Stable Diffusion. Absolute Reality v1.81. Photoshop. |
Boredom is a powerful tool.
In fact I wish my kids were bored more. They can't stand having "nothing to do". I suppose that makes me old. I remember entire summers where we had "nothing to do". We made up games like bowling with random objects and a soccer ball. I remember riding my bike for what felt like hours in the lobby of our apartment building (because it was too hot outside) and making up stories in my head about time travel and doing great things. I remember wondering what it'd be like to have to escape an apartment fire or an armed gunman from our 9th floor unit which is to say that I imagined having to climb around the railing of our balcony to escape into our neighbors' units.
Thank God for boredom.
I recently spoke of boredom with an old friend and said, "I haven't been bored since 1997". That's about the time that I got on The Internet. Prior to that I was already on bulletin boards services and prior that we already had direct dial-up where we played games like Command and Conquer (as long as we didn't get any incoming calls or random computer crashes or loss of connection). That was the time when "shit didn't always worked" and I credit much of my aptitude for suffering to that era when one should expect things to break and not function as designed. These days iPhones and even PCs are way too reliable. Even Photoshop built-in a autosave function so you no longer lose 5 hours of an edit to some random crash (which wasn't even that long ago, maybe like 8-9 years ago?). It's amazing how things don't break anymore so long as you take reasonably good care of your stuff.

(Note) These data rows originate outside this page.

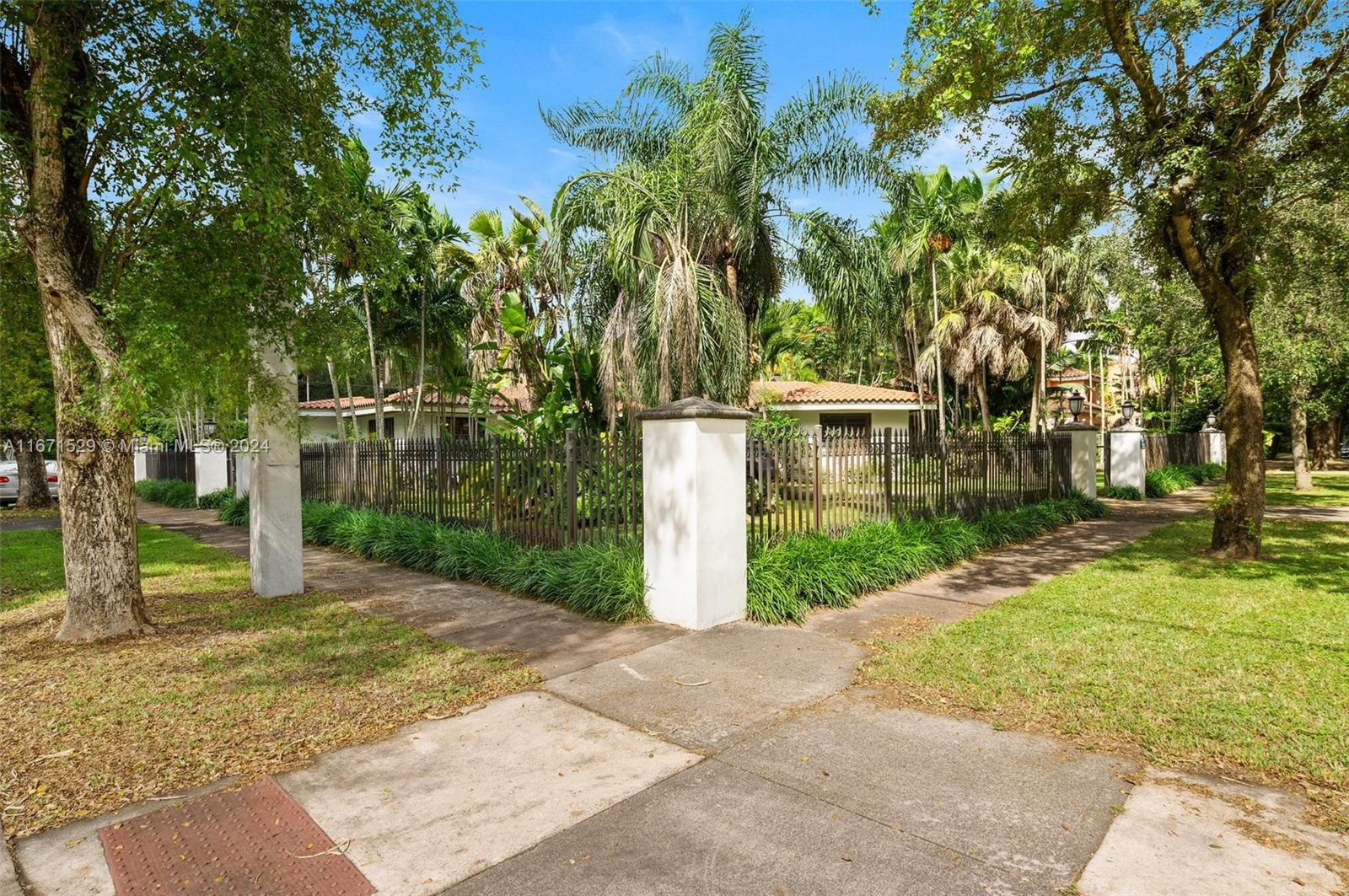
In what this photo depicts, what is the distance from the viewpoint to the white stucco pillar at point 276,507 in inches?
305

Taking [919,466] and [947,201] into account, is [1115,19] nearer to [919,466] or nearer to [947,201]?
[919,466]

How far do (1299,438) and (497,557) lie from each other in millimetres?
22692

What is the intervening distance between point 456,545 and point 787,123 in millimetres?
7978

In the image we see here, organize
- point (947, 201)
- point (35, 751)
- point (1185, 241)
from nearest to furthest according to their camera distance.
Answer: point (35, 751) < point (1185, 241) < point (947, 201)

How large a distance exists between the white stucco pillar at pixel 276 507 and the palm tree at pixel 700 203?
4.85 metres

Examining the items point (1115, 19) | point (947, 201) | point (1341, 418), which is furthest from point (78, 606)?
point (1341, 418)

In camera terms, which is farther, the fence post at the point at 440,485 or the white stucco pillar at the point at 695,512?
→ the fence post at the point at 440,485

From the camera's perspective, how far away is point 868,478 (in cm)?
945

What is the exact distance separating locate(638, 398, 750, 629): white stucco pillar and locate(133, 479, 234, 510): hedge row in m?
13.4

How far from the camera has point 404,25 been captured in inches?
254

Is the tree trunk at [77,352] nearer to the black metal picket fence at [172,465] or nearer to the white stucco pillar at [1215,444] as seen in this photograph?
the black metal picket fence at [172,465]

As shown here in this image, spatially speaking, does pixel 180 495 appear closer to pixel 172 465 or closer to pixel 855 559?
pixel 172 465

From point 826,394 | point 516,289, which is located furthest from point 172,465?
point 826,394

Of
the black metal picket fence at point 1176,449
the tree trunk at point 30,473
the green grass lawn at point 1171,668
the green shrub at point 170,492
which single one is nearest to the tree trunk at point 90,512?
the green grass lawn at point 1171,668
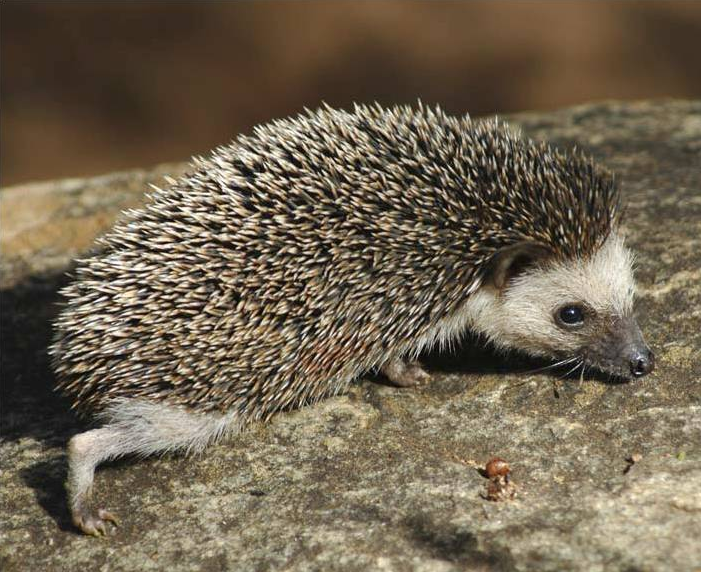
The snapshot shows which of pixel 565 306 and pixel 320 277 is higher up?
pixel 565 306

I think that as "things" have gotten easier people have gotten "lazier" and less resilient. It's like that scene from WALL-E where everyone's fat because no one has to move anymore... that and they're stuffing their faces with milkshakes. In all seriousness though, I've found my own children's patience or tolerance for technological failures to be appalling. I mean they literally fall apart if they can't instantly log into Roblox or can't load a YouTube video. Sure, part of it is that they have limited screen time so they're freaking out over wasting time on troubleshooting and not getting to play. But come on. This shit didn't always work. Hell, it used to rarely work.

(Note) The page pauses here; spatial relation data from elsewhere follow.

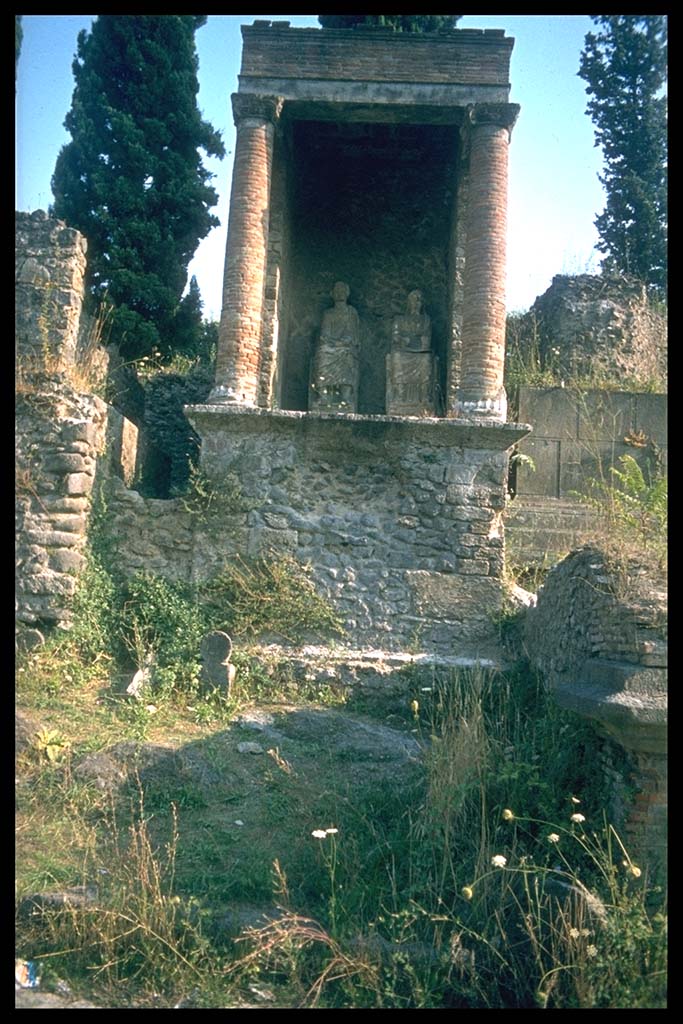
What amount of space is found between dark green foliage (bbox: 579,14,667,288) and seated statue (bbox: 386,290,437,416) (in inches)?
226

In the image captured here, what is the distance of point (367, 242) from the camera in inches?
475

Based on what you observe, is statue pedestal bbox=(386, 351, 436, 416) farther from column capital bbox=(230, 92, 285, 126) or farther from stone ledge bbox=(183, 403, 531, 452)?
column capital bbox=(230, 92, 285, 126)

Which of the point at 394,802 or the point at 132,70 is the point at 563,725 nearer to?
the point at 394,802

But enough about them, let's talk about me. The last several weeks have been a turning point in my relationship with AI. The first few weeks with Stable Diffusion were great. It was eye-opening how powerful this new tool was with its ability to create images on demand given the right prompts, add-ons (extensions), and knowledge of how things worked. I was truly stunned by the on-demand nature of all the AI image generators. It made short work of stuff that used to require a LOT of work to achieve. So the first few weeks I was head over heels in love with this new tool like a new love interest. Then the excitement fades, the blinders come off and you see it for what it really is. Just another tool. And at the moment a fairly limited tool. Can't draw hands and feet. SDXL broke a lot of extensions including but not limited to my favorite tool (ControlNet), and it seems like we're back at square one with the community needing to develop the tools for SDXL that they once created for SD1.5 to just get back to where we were before SDXL dropped.
One of my greatest grievances with Stable Diffusion is not being able to achieve a dutch angle with any of the XL models. That's where the camera turns so that the subject is no longer upright but rather diagonal to the frame. I used to do this a lot not because I was trying to create disorientation (as cinematographers do) but rather because my models were super tall/long and needed to fit more of them into the frame. But as I've tried with SDXL models, so far it can not be done and it's the proverbial "straw that breaks the camel's back". I went from being totally enamored with Stable Diffusion to suddenly seeing all of the limitations with what it *can't* achieve. It's like going from glass half-full to glass half-empty. While I understand that's a perspective problem (pun intended), the timing is coinciding with loads of other challenges that turn me off from making pictures particularly of the AI kind.
And I'm starting to understand why people gripe at the fact that "it's not real". For me it's not so much "it's not real" as it is "it's not real enough". I see through the very translucent facade that is AI-generated imagery and conclude that it's so very not ready for prime time. It's jenky like Windows 95. Like a house made of popsicle sticks held-together by Elmer's Glue. It's a 5-year old doing magic tricks and ruining the illusion because he/she hasn't doesn't have enough hand-eye coordination to pull it off but yet you still have to clap and tell them how amazing it was.
And it's pissing me off... not to mention making me really bored.
Look. I stand by everything I said about AI. It's not not true just because I'm bored. This post is simply to point out the chinks in the armor. To draw attention to all the little things that AI thus far does so poorly that it requires massive amounts of pre-production or post-production to get right. If that's the case then the value of the tool isn't nearly as high as I'd personally hoped for. AI is not Jesus. It can barely give us all five fingers much less save the world. Maybe I'm asking for too much. Maybe it's just a matter of time.
But maybe it's just not ready yet either.